Le thé, substance de tous les accords, cœur de tous les partages, est le prétexte central qui permet à Okakura Kakuzō de présenter son pays à l’Occident et de remémorer à ses compatriotes, à une époque d’absorption gourmande et aveugle des cultures européenne et américaine, leur racines profondes, précieuses et panasiatiques. La connaissance fine et respectueuse de la culture occidentale, tout comme le choix délibéré de l’anglais pour écrire Le Livre du Thé, font d’Okakura Kakuzō le maître idéal pour dévoiler, sans l’agressivité d’un colon ou le regard mielleux d’un orientaliste, tous les enjeux de la cérémonie du thé. Intelligent et malicieux, nippon dans sa charpente spirituelle mais américain dans son aisance joviale, l’érudit secoue avec douceur et initie avec ferveur.

Lignes présentées:

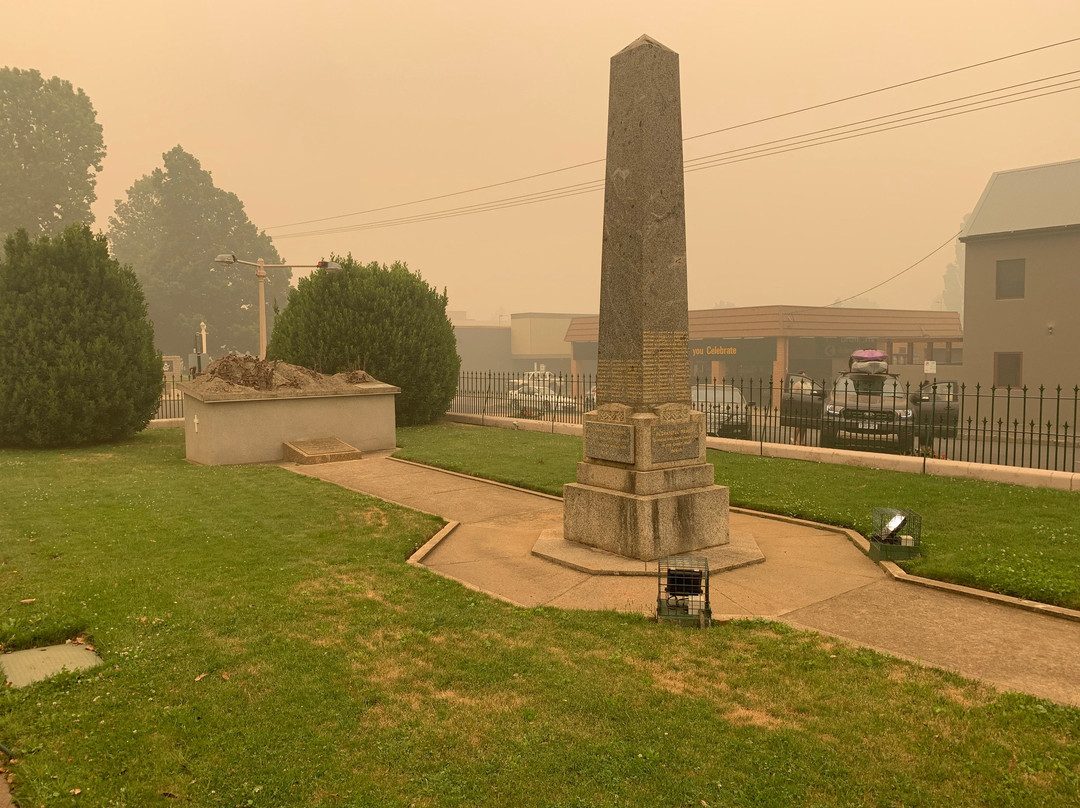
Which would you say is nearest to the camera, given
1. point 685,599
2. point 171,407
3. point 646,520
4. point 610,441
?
point 685,599

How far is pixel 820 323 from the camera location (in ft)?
146

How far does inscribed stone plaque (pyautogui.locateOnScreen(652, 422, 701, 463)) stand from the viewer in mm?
8547

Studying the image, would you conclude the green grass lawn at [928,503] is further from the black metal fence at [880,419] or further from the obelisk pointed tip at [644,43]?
the obelisk pointed tip at [644,43]

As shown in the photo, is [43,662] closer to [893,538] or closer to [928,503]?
[893,538]

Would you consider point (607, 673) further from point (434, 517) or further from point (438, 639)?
point (434, 517)

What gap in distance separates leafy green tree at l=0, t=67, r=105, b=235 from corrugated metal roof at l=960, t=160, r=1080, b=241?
5723cm

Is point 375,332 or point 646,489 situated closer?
point 646,489

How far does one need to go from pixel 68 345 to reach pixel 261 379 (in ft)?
15.7

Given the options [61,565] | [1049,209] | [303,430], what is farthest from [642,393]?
[1049,209]

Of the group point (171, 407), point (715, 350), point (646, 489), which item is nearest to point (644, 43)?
point (646, 489)

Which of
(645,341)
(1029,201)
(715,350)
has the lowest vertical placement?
(645,341)

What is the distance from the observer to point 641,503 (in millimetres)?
8312

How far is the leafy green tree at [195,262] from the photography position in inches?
Result: 2491

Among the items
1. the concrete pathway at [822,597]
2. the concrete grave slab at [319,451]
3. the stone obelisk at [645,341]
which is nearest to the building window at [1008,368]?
the concrete pathway at [822,597]
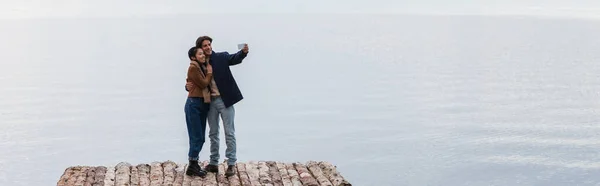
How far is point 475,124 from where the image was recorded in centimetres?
4934

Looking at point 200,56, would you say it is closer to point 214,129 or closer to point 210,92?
point 210,92

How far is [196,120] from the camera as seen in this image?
50.4 feet

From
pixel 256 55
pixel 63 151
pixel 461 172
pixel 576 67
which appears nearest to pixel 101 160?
pixel 63 151

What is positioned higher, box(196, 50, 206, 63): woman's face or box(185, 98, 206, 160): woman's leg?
box(196, 50, 206, 63): woman's face

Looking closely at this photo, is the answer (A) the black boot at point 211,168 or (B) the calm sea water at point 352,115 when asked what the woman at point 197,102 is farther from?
(B) the calm sea water at point 352,115

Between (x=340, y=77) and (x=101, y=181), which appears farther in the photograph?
(x=340, y=77)

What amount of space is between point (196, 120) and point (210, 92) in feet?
1.72

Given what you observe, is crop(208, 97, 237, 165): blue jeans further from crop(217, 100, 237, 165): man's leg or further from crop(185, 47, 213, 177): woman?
crop(185, 47, 213, 177): woman

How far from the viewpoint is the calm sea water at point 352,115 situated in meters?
40.4

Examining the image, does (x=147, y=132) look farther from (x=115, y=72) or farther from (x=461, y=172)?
(x=115, y=72)

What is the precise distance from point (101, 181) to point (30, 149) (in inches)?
1213

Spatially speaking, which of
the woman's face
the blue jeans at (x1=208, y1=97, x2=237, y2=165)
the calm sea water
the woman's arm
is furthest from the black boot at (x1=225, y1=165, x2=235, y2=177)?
the calm sea water

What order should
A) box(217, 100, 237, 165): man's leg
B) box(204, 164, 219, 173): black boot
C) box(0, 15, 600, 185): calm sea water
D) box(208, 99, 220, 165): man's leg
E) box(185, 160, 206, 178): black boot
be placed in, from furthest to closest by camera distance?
box(0, 15, 600, 185): calm sea water → box(204, 164, 219, 173): black boot → box(185, 160, 206, 178): black boot → box(208, 99, 220, 165): man's leg → box(217, 100, 237, 165): man's leg

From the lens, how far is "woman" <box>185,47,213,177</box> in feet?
49.0
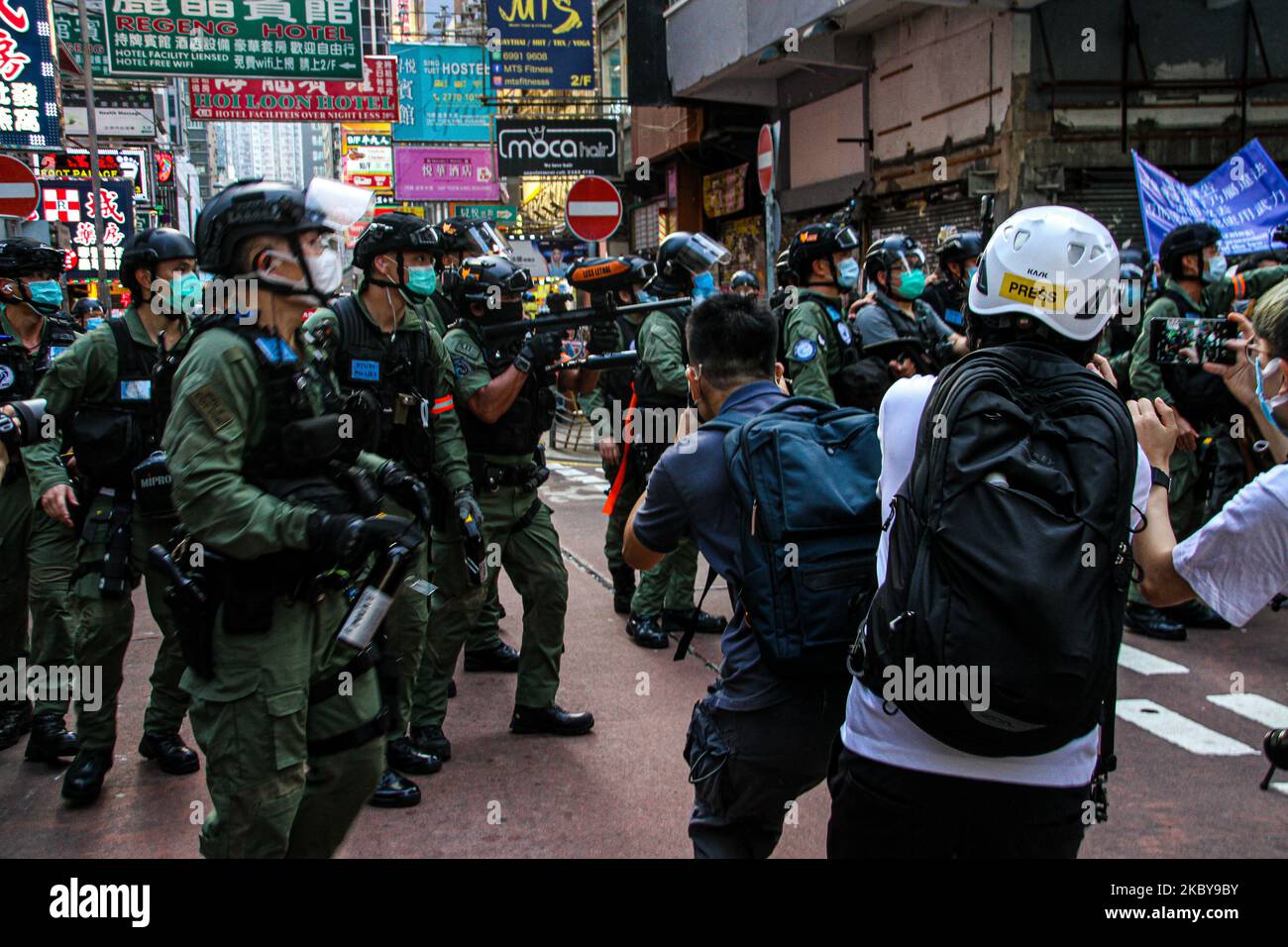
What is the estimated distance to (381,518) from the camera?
281 cm

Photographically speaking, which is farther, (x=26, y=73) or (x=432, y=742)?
(x=26, y=73)

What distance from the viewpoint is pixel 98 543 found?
457 cm

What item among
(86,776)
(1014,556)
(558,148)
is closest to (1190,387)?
(1014,556)

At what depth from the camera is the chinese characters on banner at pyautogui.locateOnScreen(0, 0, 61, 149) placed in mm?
16828

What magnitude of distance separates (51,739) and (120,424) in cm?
138

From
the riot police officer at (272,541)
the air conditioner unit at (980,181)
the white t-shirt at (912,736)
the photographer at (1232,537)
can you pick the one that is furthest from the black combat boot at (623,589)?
the air conditioner unit at (980,181)

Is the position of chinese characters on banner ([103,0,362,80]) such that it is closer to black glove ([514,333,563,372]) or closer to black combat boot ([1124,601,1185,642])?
black glove ([514,333,563,372])

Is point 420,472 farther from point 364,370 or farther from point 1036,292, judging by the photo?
point 1036,292

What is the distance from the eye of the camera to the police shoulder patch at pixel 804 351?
5.79 metres

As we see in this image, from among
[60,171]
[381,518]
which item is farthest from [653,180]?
[381,518]

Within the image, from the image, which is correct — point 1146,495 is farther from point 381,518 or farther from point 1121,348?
point 1121,348

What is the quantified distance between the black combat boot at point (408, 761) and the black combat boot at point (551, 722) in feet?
1.69

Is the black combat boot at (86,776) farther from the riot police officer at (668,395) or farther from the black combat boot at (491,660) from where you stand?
the riot police officer at (668,395)
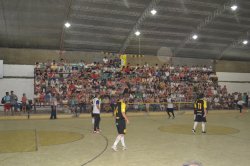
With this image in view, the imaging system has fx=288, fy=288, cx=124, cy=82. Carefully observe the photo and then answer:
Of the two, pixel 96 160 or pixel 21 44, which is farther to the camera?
pixel 21 44

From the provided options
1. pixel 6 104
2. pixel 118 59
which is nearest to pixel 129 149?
pixel 6 104

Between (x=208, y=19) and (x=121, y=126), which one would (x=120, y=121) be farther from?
(x=208, y=19)

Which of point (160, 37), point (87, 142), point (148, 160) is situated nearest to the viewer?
point (148, 160)

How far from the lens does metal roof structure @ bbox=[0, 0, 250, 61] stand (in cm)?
2548

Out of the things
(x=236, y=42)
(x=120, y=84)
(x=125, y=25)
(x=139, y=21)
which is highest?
(x=139, y=21)

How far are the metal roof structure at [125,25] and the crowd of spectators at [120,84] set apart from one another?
2.45 meters

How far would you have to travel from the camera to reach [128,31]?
30.3 meters

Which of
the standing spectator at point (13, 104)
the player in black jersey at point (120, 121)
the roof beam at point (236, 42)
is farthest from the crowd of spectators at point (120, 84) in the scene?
the player in black jersey at point (120, 121)

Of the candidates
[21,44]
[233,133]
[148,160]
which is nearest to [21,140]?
[148,160]

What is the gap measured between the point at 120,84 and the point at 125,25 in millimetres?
6089

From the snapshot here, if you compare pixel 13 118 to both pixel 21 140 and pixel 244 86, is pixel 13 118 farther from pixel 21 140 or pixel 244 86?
pixel 244 86

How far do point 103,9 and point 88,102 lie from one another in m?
8.77

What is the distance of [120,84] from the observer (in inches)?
1179

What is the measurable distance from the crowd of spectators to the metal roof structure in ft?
8.03
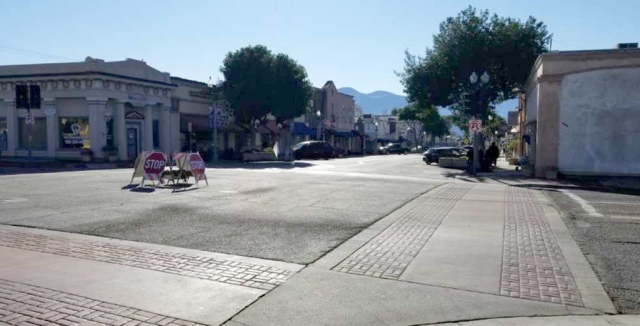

Consigne donnée: Recopiez sans rien changer, dans le texte sur le thé cité plus haut, tout ce qui va de « Le thé, substance » jusqu'à « initie avec ferveur. ».

Résultat attendu:
Le thé, substance de tous les accords, cœur de tous les partages, est le prétexte central qui permet à Okakura Kakuzō de présenter son pays à l’Occident et de remémorer à ses compatriotes, à une époque d’absorption gourmande et aveugle des cultures européenne et américaine, leur racines profondes, précieuses et panasiatiques. La connaissance fine et respectueuse de la culture occidentale, tout comme le choix délibéré de l’anglais pour écrire Le Livre du Thé, font d’Okakura Kakuzō le maître idéal pour dévoiler, sans l’agressivité d’un colon ou le regard mielleux d’un orientaliste, tous les enjeux de la cérémonie du thé. Intelligent et malicieux, nippon dans sa charpente spirituelle mais américain dans son aisance joviale, l’érudit secoue avec douceur et initie avec ferveur.